__Problem__
Copy the entries below word for word, leaving out the pictures.

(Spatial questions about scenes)
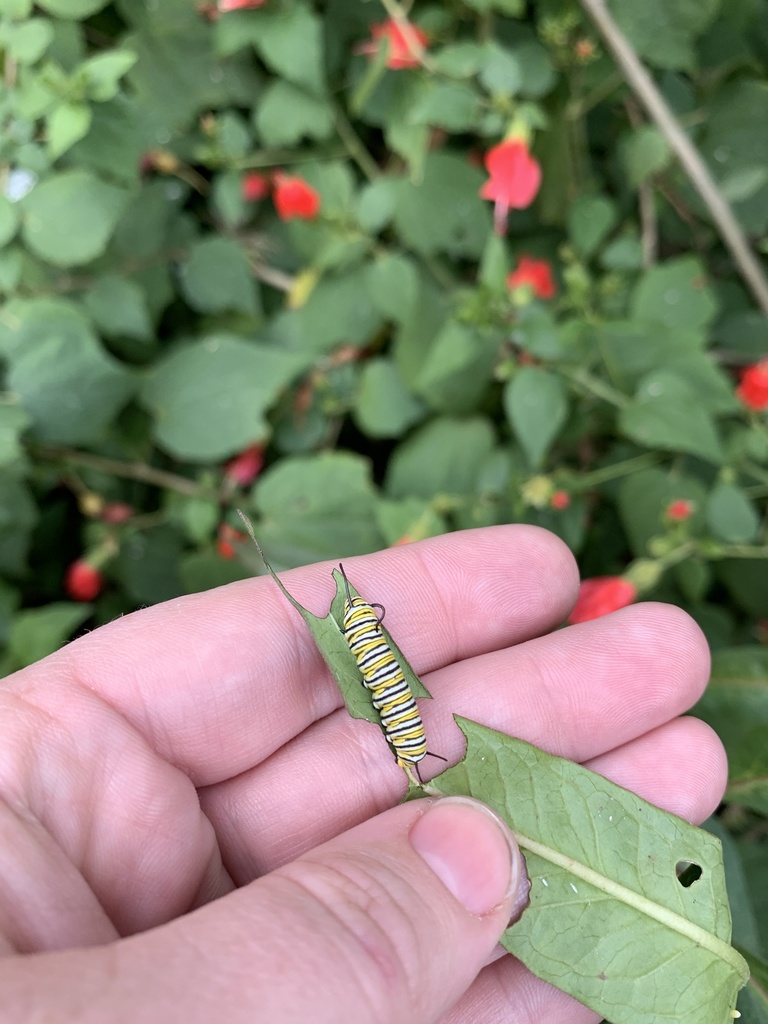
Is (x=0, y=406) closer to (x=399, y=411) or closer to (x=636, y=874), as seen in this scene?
(x=399, y=411)

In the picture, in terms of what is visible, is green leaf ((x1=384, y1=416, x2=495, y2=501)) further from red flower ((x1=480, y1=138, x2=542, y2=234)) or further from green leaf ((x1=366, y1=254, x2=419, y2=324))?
red flower ((x1=480, y1=138, x2=542, y2=234))

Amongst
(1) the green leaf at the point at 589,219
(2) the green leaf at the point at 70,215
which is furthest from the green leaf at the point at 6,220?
(1) the green leaf at the point at 589,219

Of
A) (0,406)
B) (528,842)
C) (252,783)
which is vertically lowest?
(528,842)

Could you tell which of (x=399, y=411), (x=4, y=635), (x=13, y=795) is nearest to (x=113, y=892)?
(x=13, y=795)

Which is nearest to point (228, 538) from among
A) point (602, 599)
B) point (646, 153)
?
point (602, 599)

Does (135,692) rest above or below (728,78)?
below

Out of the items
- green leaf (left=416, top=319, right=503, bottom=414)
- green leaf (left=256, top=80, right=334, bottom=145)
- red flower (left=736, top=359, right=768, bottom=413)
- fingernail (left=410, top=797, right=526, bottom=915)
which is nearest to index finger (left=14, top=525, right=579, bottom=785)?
fingernail (left=410, top=797, right=526, bottom=915)

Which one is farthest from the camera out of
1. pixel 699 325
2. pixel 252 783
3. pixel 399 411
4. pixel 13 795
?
pixel 399 411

__Task solution__
Is (x=0, y=406) closer to (x=399, y=411) or closer to (x=636, y=874), as seen in this scene?
(x=399, y=411)

In the picture, in terms of what is visible, is green leaf ((x1=384, y1=416, x2=495, y2=501)) further from red flower ((x1=480, y1=138, x2=542, y2=234)) or further from green leaf ((x1=366, y1=254, x2=419, y2=324))?
red flower ((x1=480, y1=138, x2=542, y2=234))

Amongst
(1) the green leaf at the point at 589,219
(2) the green leaf at the point at 70,215
which is furthest from the green leaf at the point at 6,220?
(1) the green leaf at the point at 589,219

Of
A) (0,406)
B) (528,842)
C) (252,783)
which is vertically lowest?
(528,842)

Could you tell which of (x=399, y=411), (x=4, y=635), (x=13, y=795) is nearest to (x=113, y=892)?
(x=13, y=795)

Which is nearest to point (228, 538) from among
A) point (602, 599)
B) point (646, 153)
?
point (602, 599)

Does (135,692) rest above or below (728,78)?
below

Out of the items
- green leaf (left=416, top=319, right=503, bottom=414)
- green leaf (left=256, top=80, right=334, bottom=145)
- red flower (left=736, top=359, right=768, bottom=413)
- fingernail (left=410, top=797, right=526, bottom=915)
which is nearest to index finger (left=14, top=525, right=579, bottom=785)?
fingernail (left=410, top=797, right=526, bottom=915)

Which one is farthest from the camera out of
1. pixel 699 325
2. pixel 252 783
3. pixel 399 411
4. pixel 13 795
?
pixel 399 411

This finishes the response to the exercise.